London:

Octopus funds London portfolio deal

Niche UK lender Octopus Property has provided a £31.3 million short-term loan to fund the purchase of a London office portfolio ahead of its conversion into apartments.

The acquisition facility, arranged by debt advisory firm BBS Capital for a private property company, has a loan-to-value ratio of 65 percent. The facility is understood to have a term of six months.

The loan will be used to fund the £48.15 million acquisition of an office portfolio in Brentford, west London, from Columbia Threadneedle Investments. The portfolio comprises more than 170,320 square feet, of which there is consent, under permitted development rules, to convert 140,248 square feet into 268 studios and one- and two-bed residential apartments.

The portfolio includes New Horizons Court, a 140,248-square-foot office campus spread across four buildings, as well as three additional office buildings known as The Courtyard Buildings, providing a further 30,072 square feet of space.

Conversion of the properties is expected to begin immediately.

The deal was arranged in just two weeks, according to Westley Richards, of BBS Capital, adding that it has closed £100 million of financing deals with Octopus this year.

“This facility represents the largest of its kind we have done this year, reflecting both the robustness of the market and our position as the first-choice lender for real estate professionals seeking fast and flexible financing for a diverse range of residential and commercial projects,” said Mario Berti, chief executive officer of Octopus Property.

In September, Octopus held a £115 million first close on its Commercial Real Estate Debt Fund II, which will provide property loans with terms as short as three months in the UK real estate market.
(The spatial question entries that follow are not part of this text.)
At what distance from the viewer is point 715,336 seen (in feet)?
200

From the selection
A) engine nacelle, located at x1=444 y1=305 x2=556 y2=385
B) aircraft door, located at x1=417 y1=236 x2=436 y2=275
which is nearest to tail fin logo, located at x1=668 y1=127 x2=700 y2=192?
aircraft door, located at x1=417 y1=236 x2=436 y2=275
It is targeting £200 million, with a final close expected in March 2018.

Octopus, formerly known as Dragonfly Property Finance, estimates that would enable it to lend more than £500 million in the next three years.

Its predecessor fund, which has reached the end of its investment period, generated a gross IRR of 12.6 percent to June 2017, and the second is understood to be targeting returns not significantly below that mark.